Now, I’m not a believer in superstitions and omens. I believe that only superstitious people get bad luck and the course of events is pretty much random. But I have to say, I fretted about the one cent for the twenty five minutes it took me to do a complete circuit. How often are we short a one cent piece in shops? Of course, the cashier always says its okay but you know she thinks you’re a skinflint who has done it on purpose.
But fretting is akin to pondering when you’re running, and pretty soon I was back around by Allendale where I was delighted to find the one cent still shining up at me invitingly, so I quickly stooped down, scooped it up and went on my way like The Gooch collecting the ball on the wing and cutting inside for a pop at goal.

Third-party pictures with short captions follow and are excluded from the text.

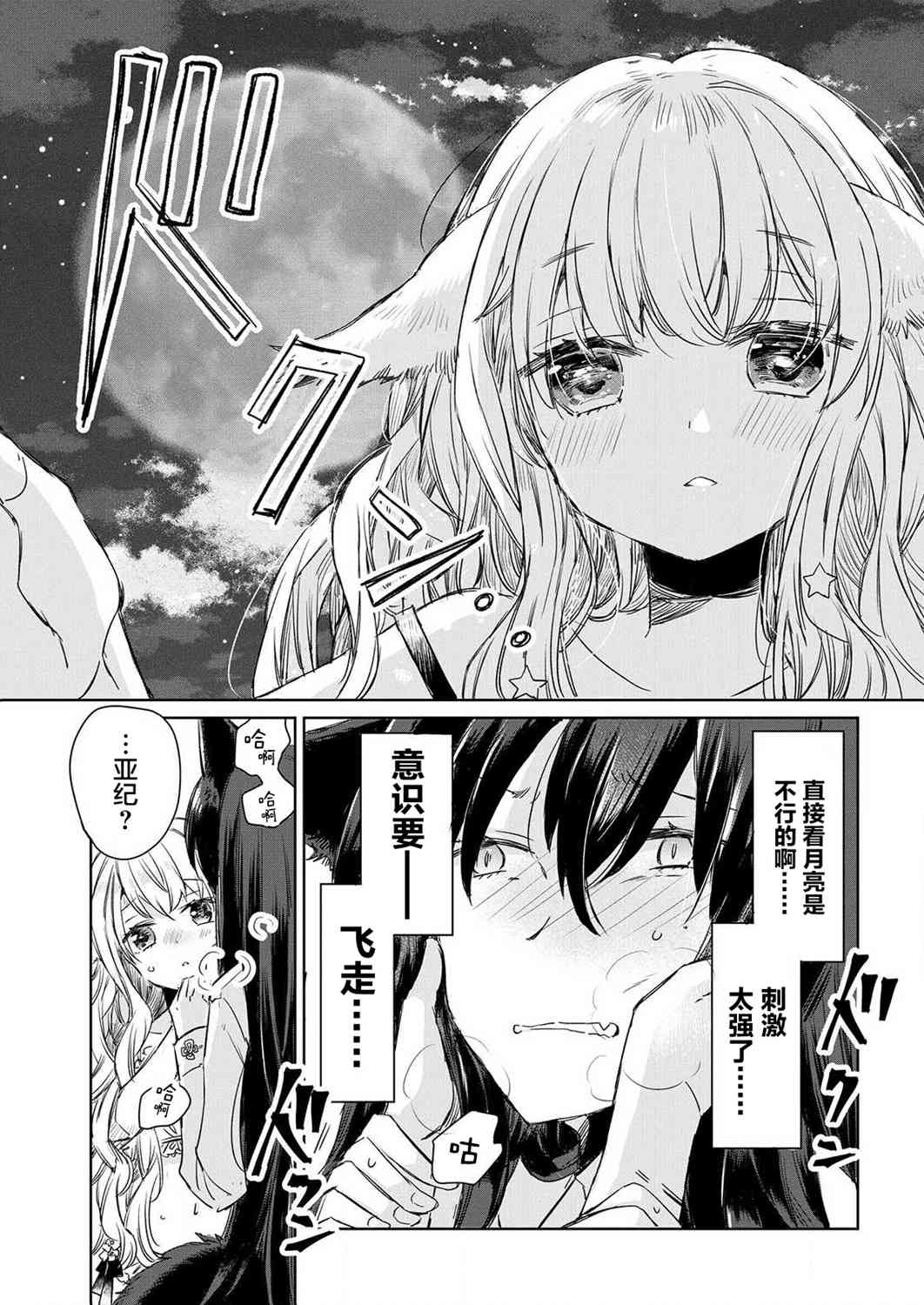 披着狼皮的羊公主 1话 第21页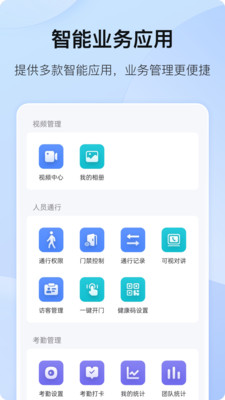 海康互联网云台摄像机截图1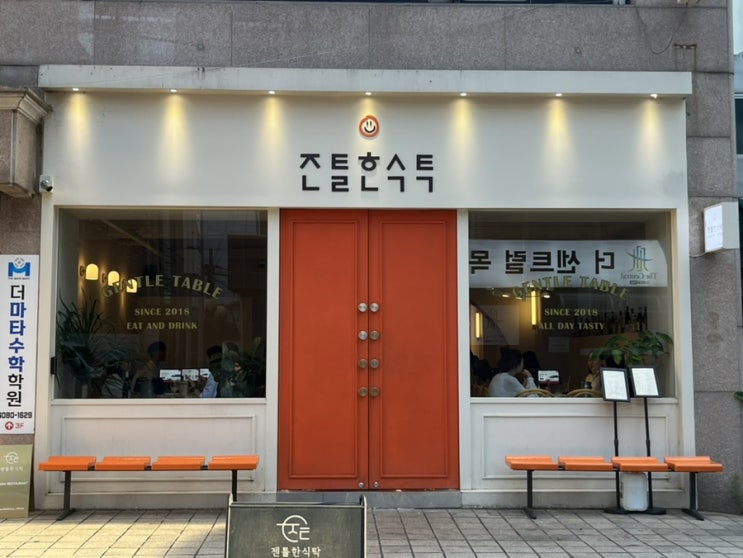  뇨끼맛집 ‘젠틀한 식탁’ 목동본점 후기:)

Mightily relieved, I continued around until I reached the roundabout for the world-famous Hansfield train station, when I heard a loud shriek. There, right in the middle of the roundabout, a male pheasant was standing and two female pheasants were running down the middle of the road towards him, doubtless wondering how they were going to spend his money.
This finished me completely. There is nothing in Greek mythology that I am aware of to explain the significance of pheasants in the middle of a roundabout. Nor bread falling from the sky. Nor shiny one cent pieces. I gave up trying to figure it out and staggered around the rest of my route, determined that in future I would run in blinkers.